## Task statement
Please print exactly the lines running from the one that contains "How far are (529,496)" to the end of the data, with both lines included.

## Records for this exercise
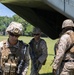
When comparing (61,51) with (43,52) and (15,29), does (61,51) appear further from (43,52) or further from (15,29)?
(43,52)

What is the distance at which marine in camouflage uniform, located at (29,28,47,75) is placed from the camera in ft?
27.7

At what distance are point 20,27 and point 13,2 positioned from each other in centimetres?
389

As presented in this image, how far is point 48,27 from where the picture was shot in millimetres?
10367

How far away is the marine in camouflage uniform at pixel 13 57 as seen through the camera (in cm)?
A: 511

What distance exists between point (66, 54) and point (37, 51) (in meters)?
2.21

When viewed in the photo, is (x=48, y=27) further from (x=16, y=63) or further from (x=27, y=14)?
(x=16, y=63)

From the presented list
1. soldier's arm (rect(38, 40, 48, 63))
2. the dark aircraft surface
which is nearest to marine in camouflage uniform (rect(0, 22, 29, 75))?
soldier's arm (rect(38, 40, 48, 63))

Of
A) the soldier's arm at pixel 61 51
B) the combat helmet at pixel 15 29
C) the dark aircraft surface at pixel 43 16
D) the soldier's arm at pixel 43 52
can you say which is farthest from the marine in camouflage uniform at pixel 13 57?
the dark aircraft surface at pixel 43 16

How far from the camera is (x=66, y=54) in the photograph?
641 cm

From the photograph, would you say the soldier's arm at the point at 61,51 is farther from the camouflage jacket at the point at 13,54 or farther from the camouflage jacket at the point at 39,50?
the camouflage jacket at the point at 39,50

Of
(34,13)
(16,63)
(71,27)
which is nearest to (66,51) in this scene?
(71,27)

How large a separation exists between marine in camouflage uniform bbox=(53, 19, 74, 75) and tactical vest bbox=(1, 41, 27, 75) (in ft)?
3.90

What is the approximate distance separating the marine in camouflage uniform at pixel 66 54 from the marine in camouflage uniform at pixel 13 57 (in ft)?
3.82

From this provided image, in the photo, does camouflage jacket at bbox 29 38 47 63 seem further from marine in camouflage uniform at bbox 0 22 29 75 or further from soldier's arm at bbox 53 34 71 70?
marine in camouflage uniform at bbox 0 22 29 75
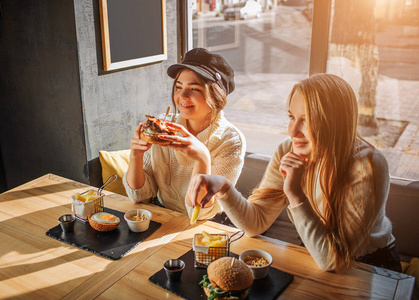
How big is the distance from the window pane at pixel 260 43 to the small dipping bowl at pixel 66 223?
1931 mm

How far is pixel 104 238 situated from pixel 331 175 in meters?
0.98

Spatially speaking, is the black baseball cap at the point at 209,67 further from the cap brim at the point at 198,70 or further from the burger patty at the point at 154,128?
the burger patty at the point at 154,128

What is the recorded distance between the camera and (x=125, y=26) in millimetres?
2750

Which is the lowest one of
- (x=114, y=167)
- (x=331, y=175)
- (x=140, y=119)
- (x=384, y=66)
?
(x=114, y=167)

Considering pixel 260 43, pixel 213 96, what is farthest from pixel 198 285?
pixel 260 43

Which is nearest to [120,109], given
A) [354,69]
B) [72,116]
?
[72,116]

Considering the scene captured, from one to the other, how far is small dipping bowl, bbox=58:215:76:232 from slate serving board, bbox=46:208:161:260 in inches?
0.8

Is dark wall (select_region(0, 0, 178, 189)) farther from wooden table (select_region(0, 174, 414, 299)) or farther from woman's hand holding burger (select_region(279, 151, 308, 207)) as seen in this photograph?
woman's hand holding burger (select_region(279, 151, 308, 207))

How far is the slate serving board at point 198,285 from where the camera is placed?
132 cm

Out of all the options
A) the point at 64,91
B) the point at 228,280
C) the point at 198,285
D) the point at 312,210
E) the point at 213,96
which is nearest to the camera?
the point at 228,280

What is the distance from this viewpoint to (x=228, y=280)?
48.1 inches

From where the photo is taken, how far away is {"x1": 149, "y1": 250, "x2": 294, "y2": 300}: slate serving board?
4.32ft

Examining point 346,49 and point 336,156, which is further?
point 346,49

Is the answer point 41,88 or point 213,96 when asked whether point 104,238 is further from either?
point 41,88
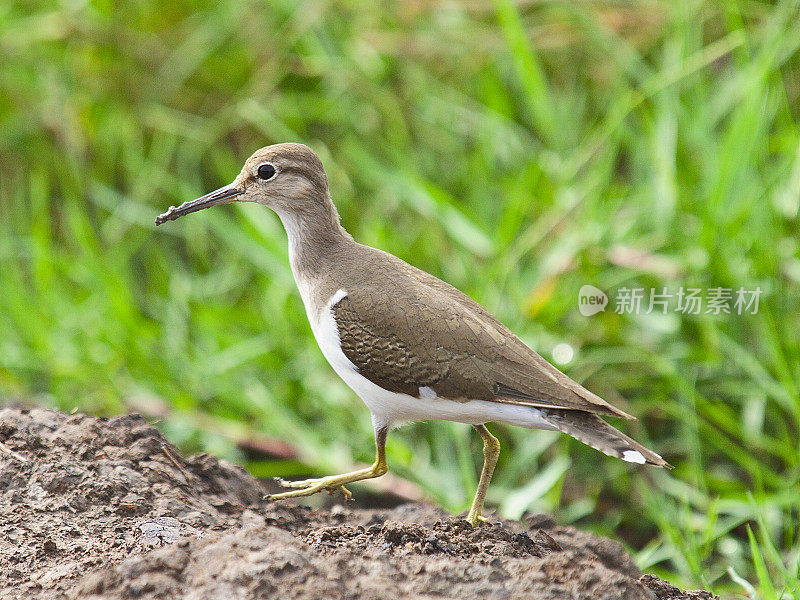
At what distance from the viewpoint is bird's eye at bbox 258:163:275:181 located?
138 inches

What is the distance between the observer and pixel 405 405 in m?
3.20

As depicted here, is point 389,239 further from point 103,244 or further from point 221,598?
point 221,598

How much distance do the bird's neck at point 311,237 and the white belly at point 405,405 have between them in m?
0.24

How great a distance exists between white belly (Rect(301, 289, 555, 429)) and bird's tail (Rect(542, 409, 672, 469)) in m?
0.05

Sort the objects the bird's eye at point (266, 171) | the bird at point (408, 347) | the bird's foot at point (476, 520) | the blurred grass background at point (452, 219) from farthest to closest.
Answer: the blurred grass background at point (452, 219) < the bird's eye at point (266, 171) < the bird's foot at point (476, 520) < the bird at point (408, 347)

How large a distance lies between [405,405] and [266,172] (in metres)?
1.08

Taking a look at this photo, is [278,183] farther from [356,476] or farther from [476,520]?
[476,520]

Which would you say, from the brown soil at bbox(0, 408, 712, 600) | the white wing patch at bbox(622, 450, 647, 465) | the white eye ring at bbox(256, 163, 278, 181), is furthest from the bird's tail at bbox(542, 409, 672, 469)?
the white eye ring at bbox(256, 163, 278, 181)

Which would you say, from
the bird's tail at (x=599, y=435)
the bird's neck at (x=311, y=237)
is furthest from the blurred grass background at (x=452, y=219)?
the bird's neck at (x=311, y=237)

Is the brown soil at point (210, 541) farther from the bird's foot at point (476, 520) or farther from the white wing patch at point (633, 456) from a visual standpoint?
the white wing patch at point (633, 456)

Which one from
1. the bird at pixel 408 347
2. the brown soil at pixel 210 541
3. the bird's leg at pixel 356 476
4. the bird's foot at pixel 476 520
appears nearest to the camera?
the brown soil at pixel 210 541

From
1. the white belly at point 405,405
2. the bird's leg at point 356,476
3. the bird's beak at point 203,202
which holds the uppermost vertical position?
the bird's beak at point 203,202

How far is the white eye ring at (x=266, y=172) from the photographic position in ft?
11.5

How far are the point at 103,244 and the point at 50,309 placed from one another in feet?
3.98
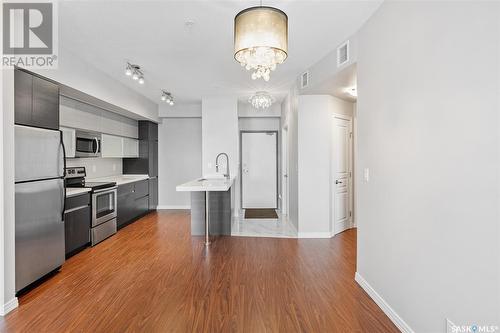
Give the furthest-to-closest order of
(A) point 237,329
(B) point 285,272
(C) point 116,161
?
(C) point 116,161, (B) point 285,272, (A) point 237,329

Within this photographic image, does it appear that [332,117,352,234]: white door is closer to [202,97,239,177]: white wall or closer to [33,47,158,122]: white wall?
[202,97,239,177]: white wall

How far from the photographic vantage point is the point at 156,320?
2268 millimetres

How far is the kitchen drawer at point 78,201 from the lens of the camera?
3604mm

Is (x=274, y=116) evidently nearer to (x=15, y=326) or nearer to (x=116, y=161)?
(x=116, y=161)

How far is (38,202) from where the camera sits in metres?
2.80

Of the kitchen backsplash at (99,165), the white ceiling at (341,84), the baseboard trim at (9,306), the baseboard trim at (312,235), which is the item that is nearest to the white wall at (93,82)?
the kitchen backsplash at (99,165)

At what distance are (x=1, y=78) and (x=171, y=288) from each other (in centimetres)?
243

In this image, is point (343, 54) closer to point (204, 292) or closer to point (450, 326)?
point (450, 326)

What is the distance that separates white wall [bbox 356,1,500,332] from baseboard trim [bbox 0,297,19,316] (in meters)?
3.25

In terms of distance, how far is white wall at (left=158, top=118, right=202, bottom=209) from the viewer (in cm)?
725

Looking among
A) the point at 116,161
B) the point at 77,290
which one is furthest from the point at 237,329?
the point at 116,161

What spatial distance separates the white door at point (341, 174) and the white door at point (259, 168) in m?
2.43

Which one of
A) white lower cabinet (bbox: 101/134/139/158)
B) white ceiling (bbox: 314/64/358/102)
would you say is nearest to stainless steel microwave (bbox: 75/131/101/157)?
white lower cabinet (bbox: 101/134/139/158)

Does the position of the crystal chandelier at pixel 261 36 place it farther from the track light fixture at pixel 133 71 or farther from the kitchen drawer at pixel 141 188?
the kitchen drawer at pixel 141 188
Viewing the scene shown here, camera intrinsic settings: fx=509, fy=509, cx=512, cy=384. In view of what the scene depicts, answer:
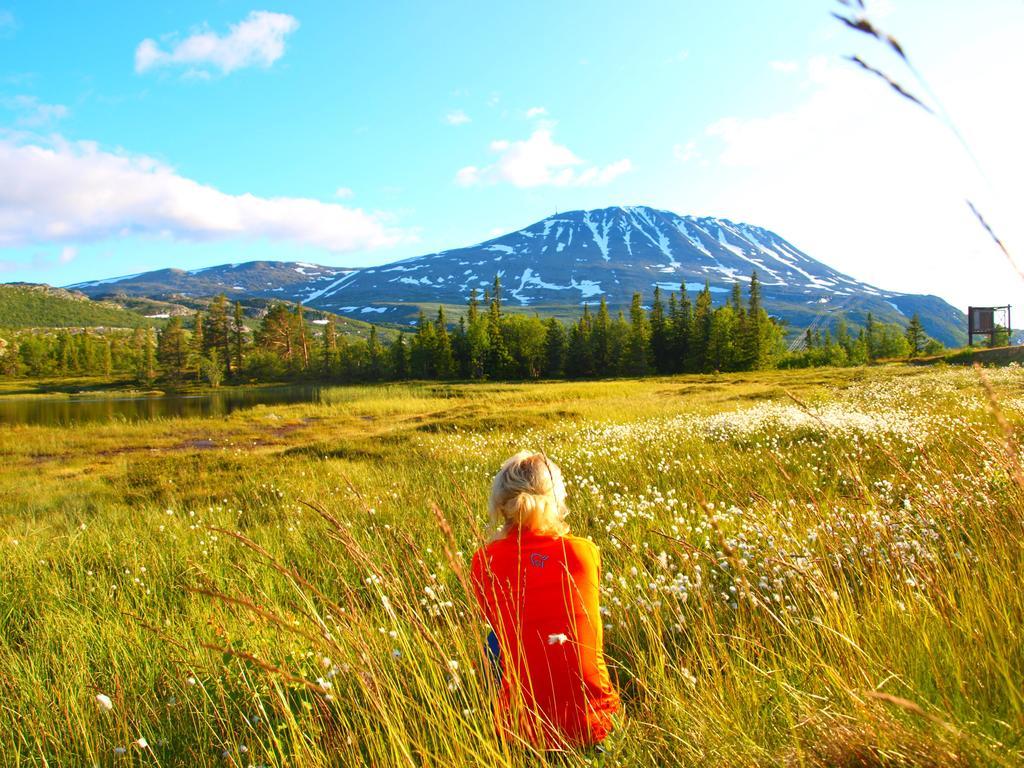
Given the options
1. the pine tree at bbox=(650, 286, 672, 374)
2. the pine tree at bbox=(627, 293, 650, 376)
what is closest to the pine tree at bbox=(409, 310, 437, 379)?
the pine tree at bbox=(627, 293, 650, 376)

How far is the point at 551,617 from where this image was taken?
2.43 m

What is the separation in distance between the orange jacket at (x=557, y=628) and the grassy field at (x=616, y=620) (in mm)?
152

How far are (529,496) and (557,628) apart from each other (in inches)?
25.8

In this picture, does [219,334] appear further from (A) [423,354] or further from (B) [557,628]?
(B) [557,628]

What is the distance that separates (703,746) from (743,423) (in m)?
10.4

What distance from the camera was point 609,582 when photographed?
3.53m

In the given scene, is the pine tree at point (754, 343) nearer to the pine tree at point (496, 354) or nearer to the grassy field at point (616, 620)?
the pine tree at point (496, 354)

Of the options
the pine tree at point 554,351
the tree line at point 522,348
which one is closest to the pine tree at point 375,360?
the tree line at point 522,348

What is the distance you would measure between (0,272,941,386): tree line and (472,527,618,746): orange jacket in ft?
244

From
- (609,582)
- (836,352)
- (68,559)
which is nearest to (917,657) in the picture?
(609,582)

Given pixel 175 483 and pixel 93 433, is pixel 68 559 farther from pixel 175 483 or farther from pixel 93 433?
pixel 93 433

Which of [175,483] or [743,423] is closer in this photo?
[743,423]

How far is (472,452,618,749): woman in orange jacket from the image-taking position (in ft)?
7.26

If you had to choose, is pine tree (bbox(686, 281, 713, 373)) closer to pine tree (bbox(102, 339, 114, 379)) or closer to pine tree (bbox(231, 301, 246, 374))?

## Result of the exercise
How far are (529,496) and (557,628) apart from each other (in inches)?
25.8

In this picture, does [219,334] appear further from (A) [423,354] or further from (B) [557,628]?
(B) [557,628]

What is the distance that separates (703,746) from (743,423) (in m)?
10.4

What distance from the camera was point 609,582 when photographed?
3.53m

In the given scene, is the pine tree at point (754, 343) nearer to the pine tree at point (496, 354) or nearer to the grassy field at point (616, 620)?
the pine tree at point (496, 354)

Of the options
the pine tree at point 554,351
the tree line at point 522,348
which one is closest to the pine tree at point 375,360?
the tree line at point 522,348

What is the distance you would measure between (0,272,941,386): tree line and (472,527,618,746): orange jacket in ft?
244

From
- (609,582)
- (836,352)
- (68,559)
which is nearest to (917,657) in the picture?
(609,582)

Given pixel 175 483 and pixel 93 433, is pixel 68 559 farther from pixel 175 483 or farther from pixel 93 433?
pixel 93 433

Which of [175,483] or [743,423] is closer in this photo?
[743,423]

How far is (472,452,618,749): woman in orange jacket from the image-taking position (in ft)?
7.26

If you had to choose, is pine tree (bbox(686, 281, 713, 373)) closer to pine tree (bbox(102, 339, 114, 379)) or closer to pine tree (bbox(231, 301, 246, 374))?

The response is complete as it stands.